▶ [Objective]
Reproduce all of the records below word for word, without changing anything.

▶ [Supplied information]
[BEGIN]

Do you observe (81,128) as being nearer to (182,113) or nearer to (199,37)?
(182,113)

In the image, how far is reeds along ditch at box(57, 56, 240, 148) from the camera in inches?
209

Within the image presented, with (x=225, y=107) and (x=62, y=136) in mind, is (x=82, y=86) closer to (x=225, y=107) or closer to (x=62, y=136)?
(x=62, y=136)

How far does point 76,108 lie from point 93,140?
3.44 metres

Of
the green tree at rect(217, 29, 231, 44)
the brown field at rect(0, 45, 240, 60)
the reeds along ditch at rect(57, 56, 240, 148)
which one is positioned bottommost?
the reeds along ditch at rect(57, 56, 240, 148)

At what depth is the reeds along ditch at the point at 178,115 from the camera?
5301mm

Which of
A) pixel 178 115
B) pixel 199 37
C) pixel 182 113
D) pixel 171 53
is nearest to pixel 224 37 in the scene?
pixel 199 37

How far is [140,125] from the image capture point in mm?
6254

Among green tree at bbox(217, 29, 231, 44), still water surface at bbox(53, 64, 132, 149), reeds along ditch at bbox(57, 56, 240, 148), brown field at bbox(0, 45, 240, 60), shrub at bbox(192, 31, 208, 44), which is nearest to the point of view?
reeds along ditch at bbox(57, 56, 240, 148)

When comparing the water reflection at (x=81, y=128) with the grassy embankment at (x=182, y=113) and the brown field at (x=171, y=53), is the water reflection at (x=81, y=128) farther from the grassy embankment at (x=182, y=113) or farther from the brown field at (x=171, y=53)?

[END]

▶ [Exercise response]
Do you observe (81,128) as being nearer to (182,113) or nearer to (199,37)?
(182,113)

In the image, how far is reeds along ditch at box(57, 56, 240, 148) from the camera in inches?
209

Within the image presented, with (x=225, y=107) and (x=62, y=136) in mind, is (x=82, y=86) closer to (x=225, y=107) or closer to (x=62, y=136)?
(x=62, y=136)

How far does point 76,108 lie from point 93,140?
3.44 metres

Of
the green tree at rect(217, 29, 231, 44)
the brown field at rect(0, 45, 240, 60)
the reeds along ditch at rect(57, 56, 240, 148)
which one is positioned bottommost?
the reeds along ditch at rect(57, 56, 240, 148)

At what depth is the reeds along ditch at the point at 178,115 from the camera?
5301mm

Which of
A) pixel 178 115
B) pixel 199 37
C) pixel 182 113
D) pixel 171 53
is nearest to pixel 224 37 in the scene?
pixel 199 37

How far is [140,125] from the image capture point in mm?
6254

Among green tree at bbox(217, 29, 231, 44), still water surface at bbox(53, 64, 132, 149), reeds along ditch at bbox(57, 56, 240, 148), brown field at bbox(0, 45, 240, 60), shrub at bbox(192, 31, 208, 44), which is nearest to the point of view?
reeds along ditch at bbox(57, 56, 240, 148)

When comparing the water reflection at (x=81, y=128) with the grassy embankment at (x=182, y=113) and the brown field at (x=171, y=53), is the water reflection at (x=81, y=128) farther from the grassy embankment at (x=182, y=113) or farther from the brown field at (x=171, y=53)?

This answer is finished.